Likud and Yisrael Beytenu are likely to be stable partners for the same reason Labor is in a left-center coalition, though to a lesser degree. The two of them are smaller than labor but together they are a backbone of this coalition as is Labor in the left center coalition. In order to maintain their validity they will also stay in the coalition so they can deliver things to their voters and point to achievements in the next elections. Those of you who think that by doing so they are betraying their right wing tradition through withdrawals - don't, those times are over.

The division between left and right in Israel has gone through many changes including some ups and downs ever since Begin gave back the Sinai; making the delineation between left and right in Israel much murkier. In the world's view it was always the left that was the peace maker in Israel; this while the right developed its "strong stand for Israel" approach. Yet a close inspection of both sides' records reveals a not so clear a picture. While the Left has given the Palestinians the Oslo accords and the PA that amounted to nothing, while enlarging settlements during Barak's time; the right has so far sacrificed more land for peace. Begin gave back the Sinai with its huge strategic importance for Israel as depth and oil source, Netanyahu gave Hebron and Sharon gave Gaza. And so as this analysis of the right center coalition comes into conclusion, the only party that is truly hard line right is the National Union with 9 seats; representing the only risk for the right center coalition in case of a withdrawal. There is no chance they will remain for their nine seats came from the evicted settlers and they know it. And so looking back at the right-center coalition, essentially it is more stable with 77 stable seats.
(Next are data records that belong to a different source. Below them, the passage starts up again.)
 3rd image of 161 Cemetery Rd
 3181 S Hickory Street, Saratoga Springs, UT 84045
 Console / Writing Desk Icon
With the coalition picture complete, we can now turn and complete the second puzzle of the Israeli Palestinian peace process after our previous analysis of Hamas' victory. Is a right-center coalition the one to be in Israel? And if so, will this kill the peace process?

Concerning the coalition to be formed by Olmert, it is likely that he will first attempt a left-center coalition despite its fragileness. That is because of its favorable world image and because it is initially closer to his planned moves; however it all depends on whether the Ultra orthodox and more importantly the Arab parties will stay all the way though. If this does not happen, then the left-center coalition is likely to fall within a year and a half, followed by a right-center coalition who might or might not be led by Kadima. But is this really bad for peace?
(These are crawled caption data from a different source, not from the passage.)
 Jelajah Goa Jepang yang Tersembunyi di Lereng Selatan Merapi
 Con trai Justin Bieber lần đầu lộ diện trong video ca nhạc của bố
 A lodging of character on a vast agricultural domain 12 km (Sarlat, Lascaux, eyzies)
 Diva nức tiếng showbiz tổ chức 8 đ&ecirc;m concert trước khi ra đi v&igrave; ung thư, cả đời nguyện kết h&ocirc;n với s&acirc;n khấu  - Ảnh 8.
It is a known catch phrase in American foreign policy history that "only Nixon could go to China"; meaning that only he was tough enough on communism to be able to talk to China without being considered a communist lover. On the same token only Sharon and the right could make the withdrawals for Israel and perhaps only Hamas can make compromises for the Palestinians without looking as traitors in the eyes of their peoples. If Hamas really wants to avoid bloodshed, it must understand this and moderate itself before the left-center coalition collapses. It will take Olmert a longer time to bring a right center coalition to the negotiations table, though he will do it eventually. At the same time Israeli right-center parties must realize that if Hamas does moderate itself, it would be a good idea to talk to it in order to avoid further bloodshed as well.
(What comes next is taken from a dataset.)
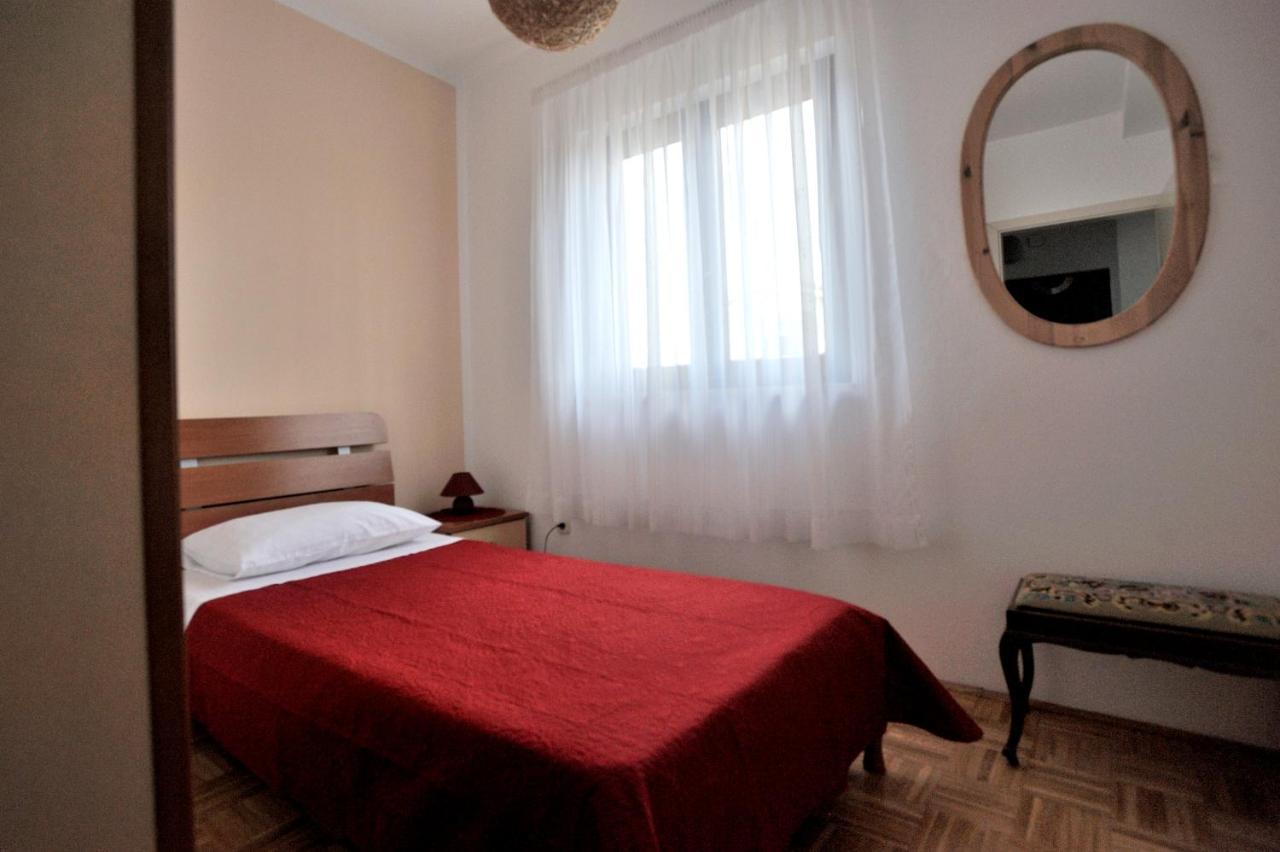 Apartment Vinja Porec - Privat Garden - Whirlpool Bagian luar foto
Finally, before I conclude, a qualification. The coalition scenarios presented above are only two possibilities out of a much larger range. It could always be that the bigger parties on either left or right might show responsibility and join together in a mystery coalition that will go further than any other, though I wouldn't hold my breath. Israeli politics are full of surprises; just how much we will see in 60 days when Olmert presents his government.